> _EXTRACT TO READ_
I have a problem with secrets.
Everyone looking for happiness and success is secret-obsessed:
“What’s the secret to happiness? “
“The top 3 secrets of high-performing executives.”
“Married for 20 years? What’s your secret!?”
Our search for undercover keys to happiness is silly for at least 3 reasons:
First, it’s needlessly conspiratorial. It assumes that the profession comprises those “in the know” and the clueless remainder. I’m skeptical that top leaders are meeting in closed rooms guardedly exchanging simple solutions.
Second, it’s exploitative. I once met a traveling shaman who told the Kalahari Bushmen that the secret to attaining wealth was to remove the hexes that their enemies had placed upon them (and that he would gladly do so for a modest fee). Secrets-seekers are shaman-seekers.
Third and most importantly, it trivialises the obvious. Those lessons that we refuse to learn because they’re too boring, too unexceptional and too well-known. They would make a dud TED talk, the world’s most unimpressive self-help book, and when business leaders repeat them ad nauseum, they don’t make the back cover.

> _RECORDED INFORMATION_
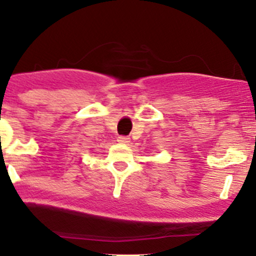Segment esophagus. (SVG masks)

> _SHORT EXERCISE_
Resume the essay about the search for secrets to happiness and success after its last sentence, keeping its voice and line of argument.

> _RESPONSE TO THIS EXERCISE_
This September, I’m ignoring secrets and advocating the obvious. I’ve been asking people:
These are the three best responses I’ve heard so far:
1 Don’t just follow the cash Michael Bromley cites a great study on why. You’ve probably read exactly zero papers on climate change, but believe it’s real and important. But if someone writes a paper practically titled Lawyers, cash isn’t everything, well… they must be an idiot. Give yourself permission to believe it’s true.
2 Pick positive, joyful ways to react A middle-aged lawyer with a drinking or drug problem is a tragedy, but also clichéd. Most young lawyers have experienced celebrating victory with one mid-week drink and commiserating failure with three or four. Pick exercise, sports, reading, or cooking instead and make those reactions habitual. Make them joyful, not angry. Some perfectionists will run 20km to punishthemselves. Be moderate and positive.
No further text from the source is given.